Set task: Scale the items from the line containing "From the photograph" through the last line of the items, both ends included, by copying every line in full but multiplying each coordinate and distance in the answers by 0.55 and rounding to whole numbers, with halves rounded up. Leave the pictures out.

[Spatial relationship records]
---

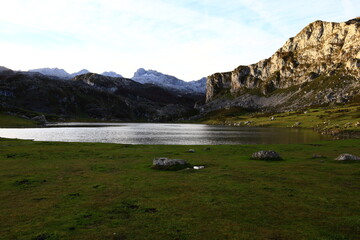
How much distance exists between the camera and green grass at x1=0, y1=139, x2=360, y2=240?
52.5 feet

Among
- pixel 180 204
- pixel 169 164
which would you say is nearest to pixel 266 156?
pixel 169 164

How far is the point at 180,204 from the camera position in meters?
21.1

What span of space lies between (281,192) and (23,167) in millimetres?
34809

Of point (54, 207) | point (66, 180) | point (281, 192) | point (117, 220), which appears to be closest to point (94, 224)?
point (117, 220)

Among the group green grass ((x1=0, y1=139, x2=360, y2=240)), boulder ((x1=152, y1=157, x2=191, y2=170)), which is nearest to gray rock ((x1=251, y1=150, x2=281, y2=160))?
green grass ((x1=0, y1=139, x2=360, y2=240))

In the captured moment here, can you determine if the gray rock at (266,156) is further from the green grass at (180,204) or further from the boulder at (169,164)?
the boulder at (169,164)

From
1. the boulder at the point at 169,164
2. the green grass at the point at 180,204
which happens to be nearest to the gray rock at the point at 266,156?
the green grass at the point at 180,204

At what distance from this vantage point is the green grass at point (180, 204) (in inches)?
631

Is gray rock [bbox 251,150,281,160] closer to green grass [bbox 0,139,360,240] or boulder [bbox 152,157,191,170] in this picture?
green grass [bbox 0,139,360,240]

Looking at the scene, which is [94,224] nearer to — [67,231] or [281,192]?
[67,231]

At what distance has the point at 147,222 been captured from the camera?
17453 millimetres

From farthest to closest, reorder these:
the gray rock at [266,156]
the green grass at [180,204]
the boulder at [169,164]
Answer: the gray rock at [266,156]
the boulder at [169,164]
the green grass at [180,204]

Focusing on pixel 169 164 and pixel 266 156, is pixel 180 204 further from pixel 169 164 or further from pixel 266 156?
pixel 266 156

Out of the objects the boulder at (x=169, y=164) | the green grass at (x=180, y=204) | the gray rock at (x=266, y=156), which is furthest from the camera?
the gray rock at (x=266, y=156)
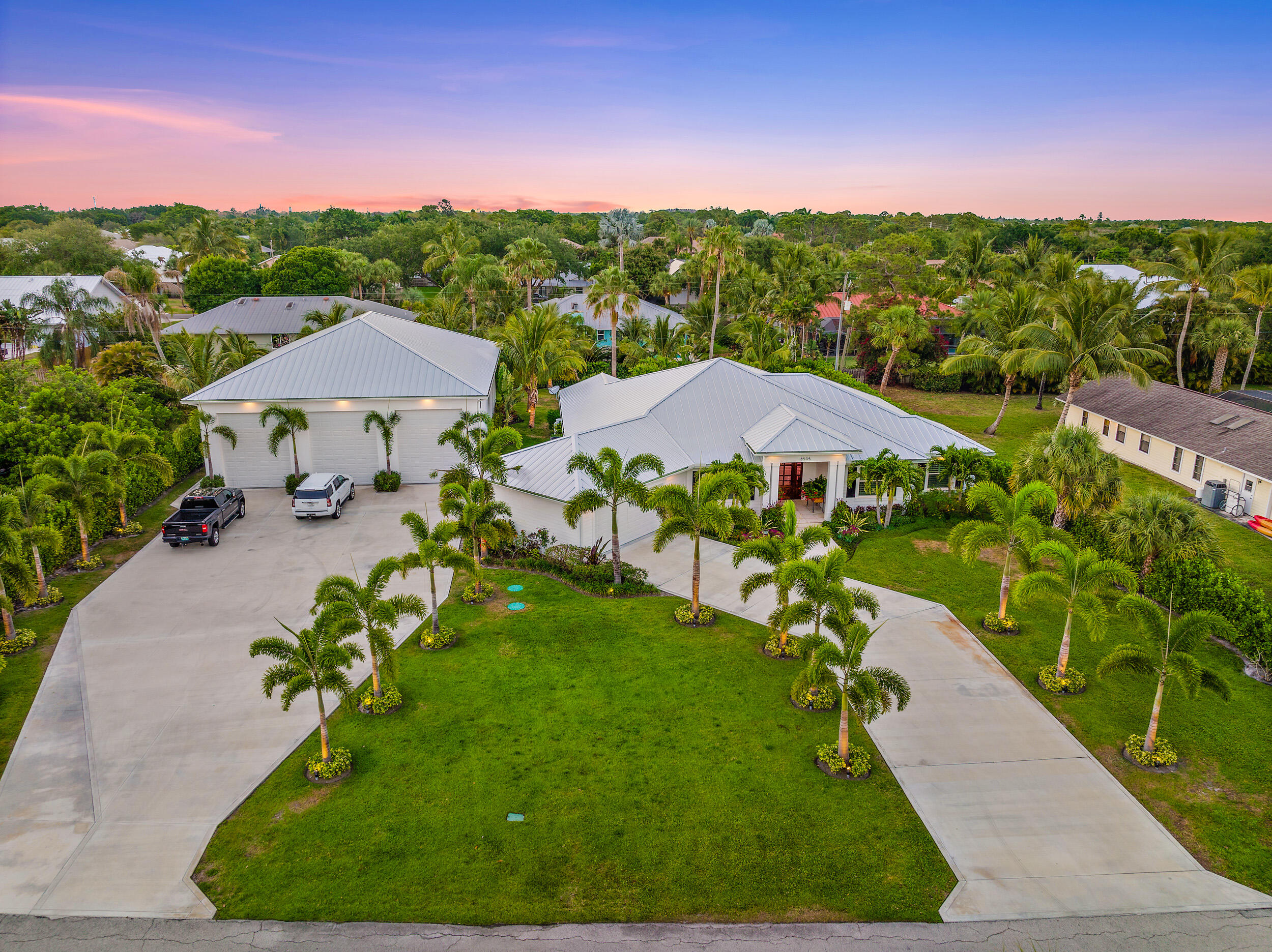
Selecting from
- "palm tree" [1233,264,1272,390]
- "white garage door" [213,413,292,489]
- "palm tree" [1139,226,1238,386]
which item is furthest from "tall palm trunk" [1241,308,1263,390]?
"white garage door" [213,413,292,489]

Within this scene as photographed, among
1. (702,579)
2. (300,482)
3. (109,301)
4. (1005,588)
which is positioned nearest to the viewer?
(1005,588)

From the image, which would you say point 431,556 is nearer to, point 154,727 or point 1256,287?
point 154,727

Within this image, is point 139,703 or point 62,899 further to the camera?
point 139,703

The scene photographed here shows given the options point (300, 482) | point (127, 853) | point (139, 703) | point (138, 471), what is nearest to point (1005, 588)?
point (127, 853)

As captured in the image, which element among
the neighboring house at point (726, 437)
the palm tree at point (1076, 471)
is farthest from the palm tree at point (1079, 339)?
the palm tree at point (1076, 471)

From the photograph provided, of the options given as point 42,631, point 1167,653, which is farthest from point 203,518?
point 1167,653

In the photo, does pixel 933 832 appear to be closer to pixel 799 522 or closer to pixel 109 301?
pixel 799 522
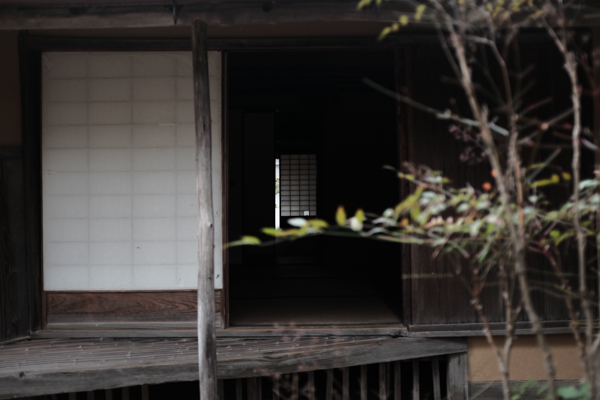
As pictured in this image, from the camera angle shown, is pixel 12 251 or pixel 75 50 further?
pixel 75 50

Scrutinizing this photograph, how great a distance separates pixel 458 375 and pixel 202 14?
297 centimetres

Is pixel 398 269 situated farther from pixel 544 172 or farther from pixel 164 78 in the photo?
pixel 164 78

---

Result for this task:
From the photograph provided, of the options given as point 42,631, point 1167,653, which is farthest from point 203,518?
point 642,359

In the photo, does pixel 933 832 appear to be closer to pixel 799 522 or closer to pixel 109 301?
pixel 439 287
As pictured in this image, from the camera angle shown, is pixel 12 251 or pixel 75 50 further?
pixel 41 28

Scrutinizing this photograph, how great a distance separates pixel 458 375 and pixel 202 14?
163 centimetres

Is pixel 398 269 situated farther from pixel 544 172 or farther from pixel 164 78 in the photo?
pixel 90 43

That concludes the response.